Current concerns about nurse prescribing relate to the extension of the nurses' formulary to the whole BNF. At present nurses are only allowed to prescribe independently from a limited formulary (number of drugs) even within their own competency, but many find this hardly less constraining than before they became nurse prescribers. To give any group of people access to a vast range of drugs creates a potential danger, whether they be nurses, pharmacists or GPs. If we had the real number of GPs we need then each one of them would still be a potential danger. But ultimately we rely on these people and the system of training and regulation to protect us. Of course, they are not foolproof or the Shipman murders would not have occurred. However, it is just as likely that we will have more watchful eyes in our surgeries and our hospitals to spot a potential Shipman as it is that another one will be created by the opening up of the BNF to nurses.

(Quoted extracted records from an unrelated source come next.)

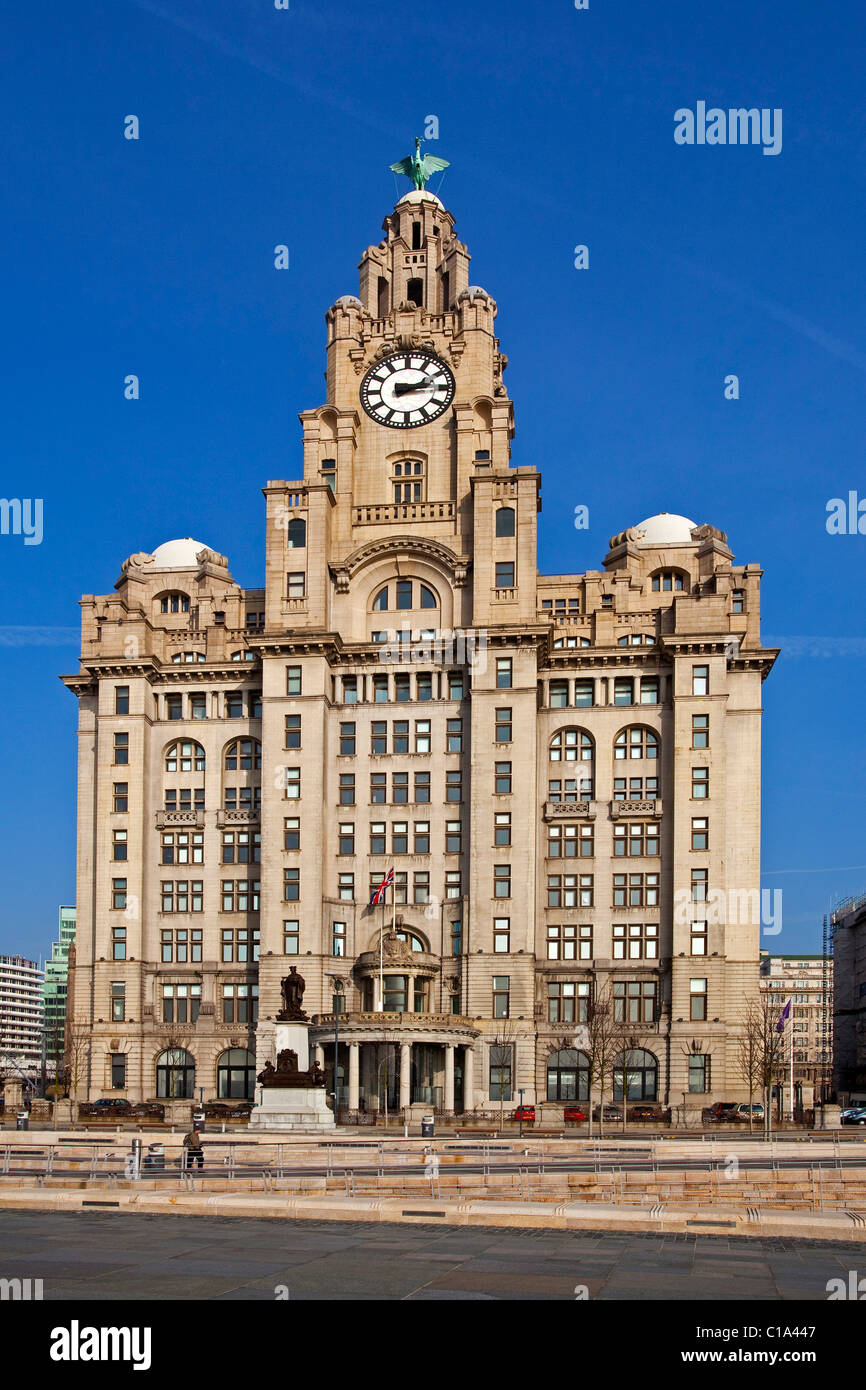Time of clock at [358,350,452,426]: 2:14
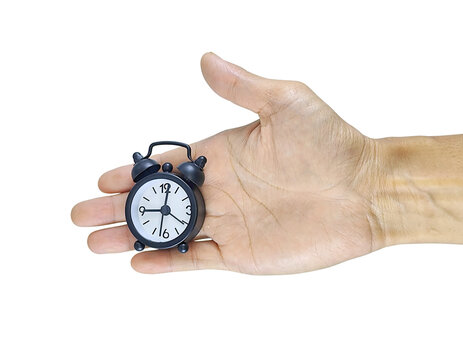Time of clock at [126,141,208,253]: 9:01
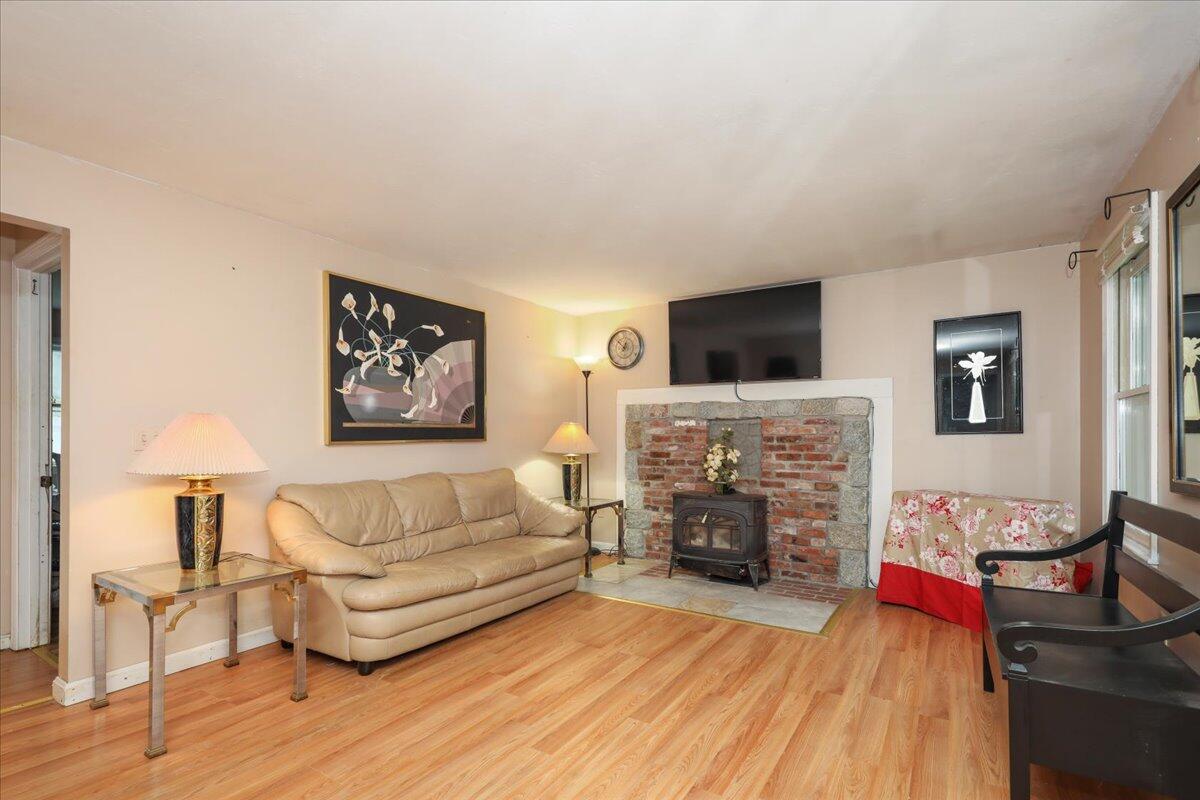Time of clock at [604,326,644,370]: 12:52
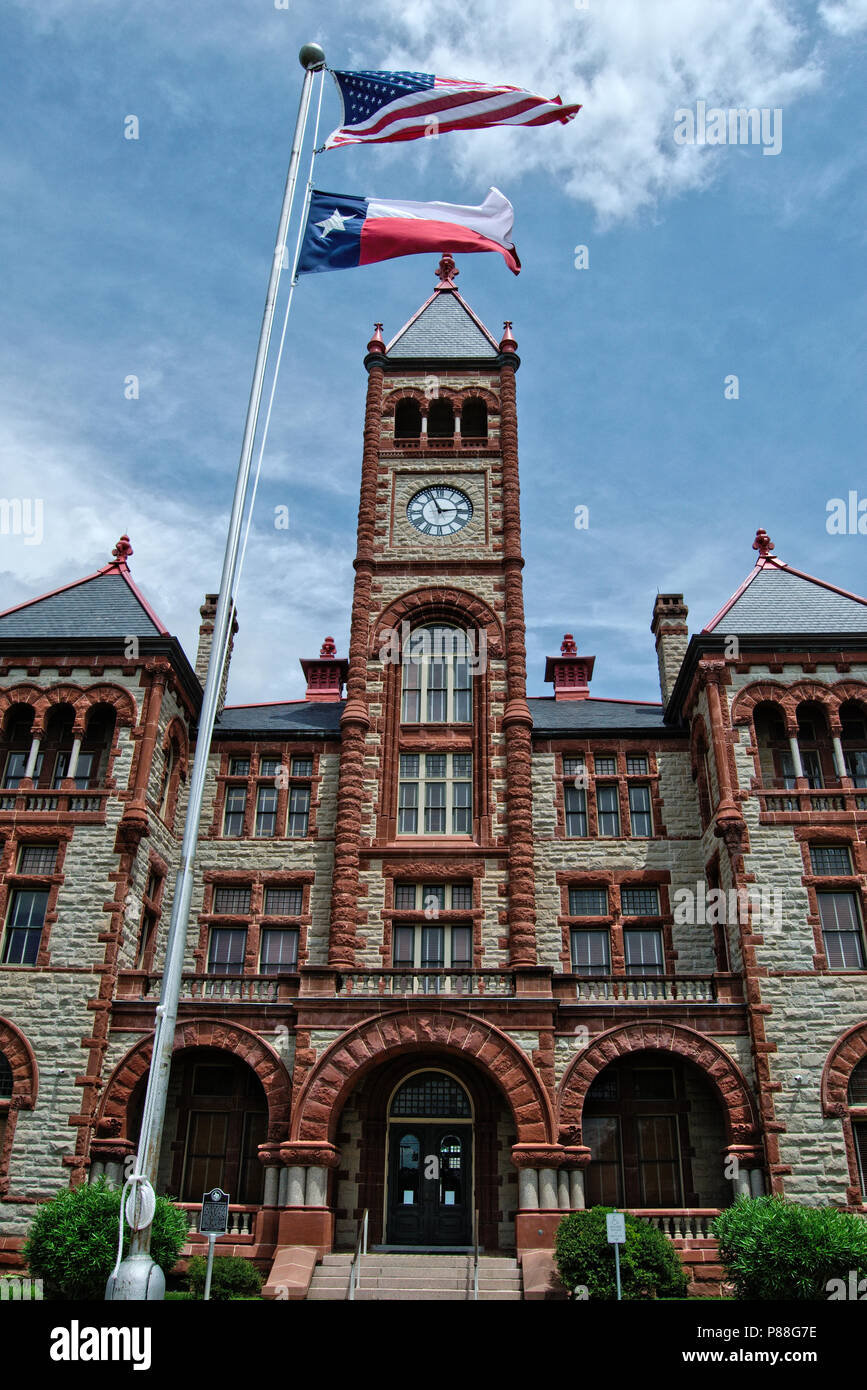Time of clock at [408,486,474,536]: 2:56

Of course nurse prescribing is still controversial, not least amongst nurses themselves. Understandably they worry not only about the training, the increased workload and keeping up to date but also the heightened risk of making a mistake. Beverly Malone, general secretary of the Royal College of Nursing, talks of creating maxi-nurses and not mini-doctors. Nurses and doctors each have different roles in patient care. Each is dependant on the other but traditionally it is the latter who has the higher status since they have to reach a higher academic level, train longer, and carry more responsibility associated with risk-laden duties. But nurses are increasingly unprepared to be seen in a servile role and are taking responsibility for looking at how they can best provide quality patient care. Nurse prescribing, a risk-laden duty, is one part of that debate.